Using the presented method, preoperative planning of screw position can be used to predict screw bone interface stability and determine the construct stability and the failure risk. Therefore, preoperative planning can be used to optimize implant positioning in terms of biomechanical stability. Additionally, patients at high risk of bone implant interface failure can be identified. In these cases, additional techniques like implant augmentation or double plating of the fracture can be used to increase stability and reduce the failure rate. Even though no perfect prediction of screw stability is possible, this method presents the huge advantage that the score calculation can be performed almost in real time on any regular PC based only on a standard clinical CT. Therefore, it would be very easy to integrate this score calculation into conventional navigation systems respectively their software. Even if there is no BMD phantom available in the CT, a qualitative statement about the relative screw stability can still be made, and the location with the highest stability can always be determined.

It was not the aim of the study to optimize the score to the last for this special case. The choice of the two variants—weighting and averaging by means of the sphere—was rather based on the following considerations: In the case of weighting, the background consideration was that areas of the screw that do not act against the pull-out should theoretically have no influence on the pull-out resistance, and should therefore have no relevance for this score. When averaging the BMD value measurement with a sphere, the focus was on also being able to take into account CT data sets with a lower resolution, as the effect would be comparable.

This study also has limitations. The sample size is small. Especially in the extreme low and high BMD regions (very osteoporotic bone and very hard bone), the number of measurements is low and only one screw type was tested. Furthermore, the pure pull-out does not represent the clinical setting of failure. Nevertheless, this study was able to create a BMD score for an orthopaedic implant (screw) based on clinical qCT scans with a significant correlation to the pull-out values that can easily be calculated in real time.
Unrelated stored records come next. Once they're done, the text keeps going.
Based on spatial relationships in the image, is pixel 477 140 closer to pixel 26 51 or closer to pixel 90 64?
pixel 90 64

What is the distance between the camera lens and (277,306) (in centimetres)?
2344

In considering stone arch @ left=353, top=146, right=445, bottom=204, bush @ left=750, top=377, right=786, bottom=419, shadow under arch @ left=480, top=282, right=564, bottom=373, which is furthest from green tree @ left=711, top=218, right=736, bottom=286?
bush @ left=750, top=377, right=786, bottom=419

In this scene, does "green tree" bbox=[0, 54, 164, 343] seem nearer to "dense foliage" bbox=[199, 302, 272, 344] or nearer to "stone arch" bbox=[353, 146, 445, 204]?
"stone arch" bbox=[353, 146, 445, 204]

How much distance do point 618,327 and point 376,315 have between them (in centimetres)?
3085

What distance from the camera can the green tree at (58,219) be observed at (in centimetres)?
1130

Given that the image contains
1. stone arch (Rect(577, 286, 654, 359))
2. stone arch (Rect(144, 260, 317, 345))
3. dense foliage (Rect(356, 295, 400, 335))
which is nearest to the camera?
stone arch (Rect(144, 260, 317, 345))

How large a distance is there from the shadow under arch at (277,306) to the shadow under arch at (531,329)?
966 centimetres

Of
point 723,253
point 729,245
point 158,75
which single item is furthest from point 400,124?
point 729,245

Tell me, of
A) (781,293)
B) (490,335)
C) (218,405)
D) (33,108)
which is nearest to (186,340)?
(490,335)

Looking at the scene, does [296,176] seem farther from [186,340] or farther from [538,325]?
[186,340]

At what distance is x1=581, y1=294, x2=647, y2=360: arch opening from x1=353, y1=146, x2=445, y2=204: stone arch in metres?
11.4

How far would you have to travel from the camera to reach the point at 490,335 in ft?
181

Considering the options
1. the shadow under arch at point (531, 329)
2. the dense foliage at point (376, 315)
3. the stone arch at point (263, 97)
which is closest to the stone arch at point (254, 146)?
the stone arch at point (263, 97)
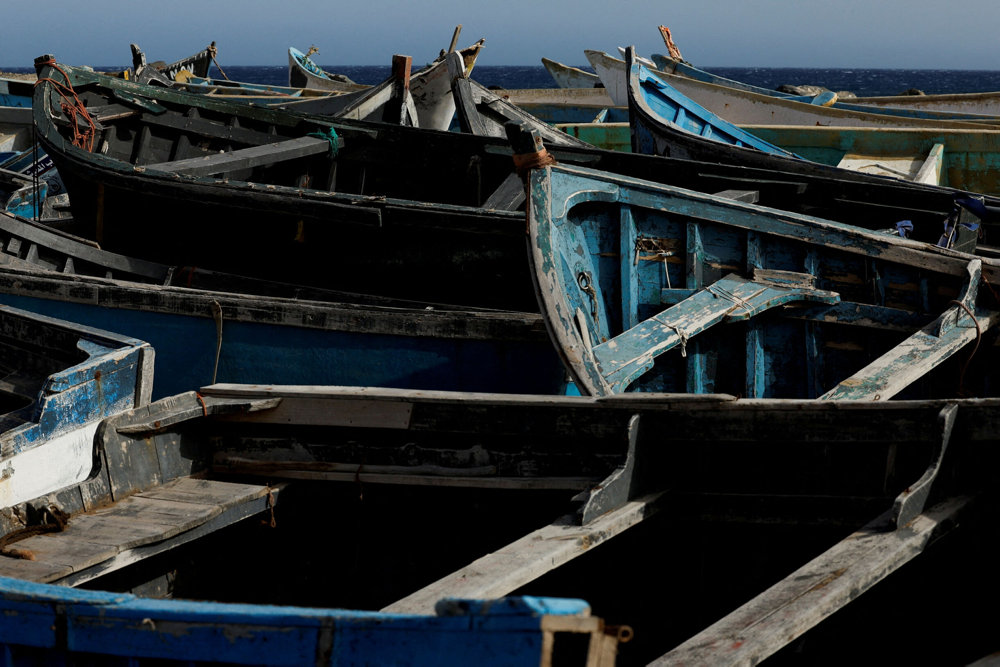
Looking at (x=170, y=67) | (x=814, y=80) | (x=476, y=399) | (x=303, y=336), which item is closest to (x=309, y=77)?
(x=170, y=67)

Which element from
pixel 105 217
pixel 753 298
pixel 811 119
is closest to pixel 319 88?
pixel 811 119

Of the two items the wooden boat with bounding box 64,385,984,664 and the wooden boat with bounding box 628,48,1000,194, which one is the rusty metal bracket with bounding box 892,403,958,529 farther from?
the wooden boat with bounding box 628,48,1000,194

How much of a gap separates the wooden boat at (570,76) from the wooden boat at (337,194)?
37.2 ft

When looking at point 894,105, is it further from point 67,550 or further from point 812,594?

The score published here in no way claims to replace a perfectly validated patient-specific FE model and all its capabilities. Rather, until all hurdles for a software based on a patient-specific FE model are overcome, it is meant to show a way how valuable supporting information could currently be provided to surgeons.

Conclusion

The presented bone-implant-anchorage score calculated from clinical qCT correlates with the pull-out values. This technique can be used in preoperative planning to optimize implant positioning with the goal of improved anchorage and, in the future, to identify patients at risk for implant failure.